Terwijl de bijdragen van de heer Van Dam en Daniel niet zo veel bijdroegen aan de hoorzitting, wisten beide advocaten met sterke betogen de justitiële problemen van het voorstel in kaart te brengen. Veldman benadrukte dat rechtbanken het zat zijn om coffeeshops te straffen vanwege het onduidelijke beleid. En omdat er zoveel haken en ogen aan het wetsvoorstel zitten, verwacht hij dat “het vrijspraken zal gaan regenen met gouden tijden voor advocaten”. Iets dat absoluut niet de bedoeling is, vindt Veldman.
De heer Smeets trok eveneens hard van leer tegen het plan en sprak zelfs van “onbehoorlijk bestuur”. “Dit voorstel heeft niets met kwetsbare groepen te maken. Coffeeshops worden met een gerechtelijk probleem opgezadeld terwijl rechters het hypocriete beleid zat zijn”, zei Smeets. “Ik heb genoeg visitekaartjes bij me voor alle aanwezige coffeeshophouders, maar zo behoort het niet te zijn!”
“Je mag niet moorden, maar als je dat toch doet, dan niet met een mes langer dan 40 centimeter”.
Heerlense burgemeester Depla: “Je mag niet moorden, maar als je dat toch doet, dan niet met een mes langer dan 40 centimeter”.
Ook de heer Depla keerde zich tegen het plan en gebruikte het tevens om zijn wens voor gereguleerde teelt te onderbouwen. Met een ijzersterk metafoor wist hij tot de kern van de zaak te komen: “Je mag niet moorden, maar als je dat toch doet, dan niet met een mes langer dan 40 centimeter”.
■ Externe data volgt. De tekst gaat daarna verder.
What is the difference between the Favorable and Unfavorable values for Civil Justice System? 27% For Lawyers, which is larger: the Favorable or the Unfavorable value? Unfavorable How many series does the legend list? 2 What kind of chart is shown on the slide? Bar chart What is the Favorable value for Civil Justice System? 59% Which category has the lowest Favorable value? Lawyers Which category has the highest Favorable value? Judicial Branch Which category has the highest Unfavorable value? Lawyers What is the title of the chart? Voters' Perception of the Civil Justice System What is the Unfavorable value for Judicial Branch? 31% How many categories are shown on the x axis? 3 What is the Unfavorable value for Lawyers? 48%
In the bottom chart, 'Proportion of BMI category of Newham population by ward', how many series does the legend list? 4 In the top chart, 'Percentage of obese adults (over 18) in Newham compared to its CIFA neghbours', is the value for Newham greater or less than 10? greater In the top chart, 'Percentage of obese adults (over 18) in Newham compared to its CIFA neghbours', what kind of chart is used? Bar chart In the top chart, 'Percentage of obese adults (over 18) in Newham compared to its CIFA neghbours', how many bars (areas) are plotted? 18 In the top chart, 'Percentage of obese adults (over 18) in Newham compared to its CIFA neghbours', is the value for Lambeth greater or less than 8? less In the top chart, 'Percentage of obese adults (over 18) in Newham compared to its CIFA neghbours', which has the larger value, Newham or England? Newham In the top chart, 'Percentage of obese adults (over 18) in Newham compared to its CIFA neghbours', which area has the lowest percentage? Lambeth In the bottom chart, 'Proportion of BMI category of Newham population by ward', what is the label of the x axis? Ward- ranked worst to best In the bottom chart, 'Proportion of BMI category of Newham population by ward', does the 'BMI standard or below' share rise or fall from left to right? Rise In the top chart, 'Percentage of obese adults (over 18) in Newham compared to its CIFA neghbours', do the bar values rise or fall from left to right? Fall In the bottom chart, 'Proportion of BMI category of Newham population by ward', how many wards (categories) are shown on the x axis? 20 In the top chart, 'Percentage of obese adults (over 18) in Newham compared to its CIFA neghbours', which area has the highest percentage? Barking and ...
Terwijl Van Dam en Daniel het gesprek vooral bij de 15% THC-norm wilden houden, zagen de advocaten en de heer Depla, net als alle experts uit de vorige blokken, het totaalplaatje aangaande het cannabisbeleid.
Bijdrage tot democratisch besluit?
Nog voor de start van de hoorzitting werd bekend dat het kabinet wil doorgaan met het plan. Minister Opstelten legt alle kritiek naast zich neer dat het onmogelijk is om betrouwbaar vast te stellen of iets sterke of zwakke cannabis is. Hij heeft tevens laten weten geen problemen te zien in de handhaving van deze nieuwe maatregel. Helaas ziet het er dus naar uit dat deze hoorzitting geen bijdrage levert aan een uiteindelijk, democratisch, besluit.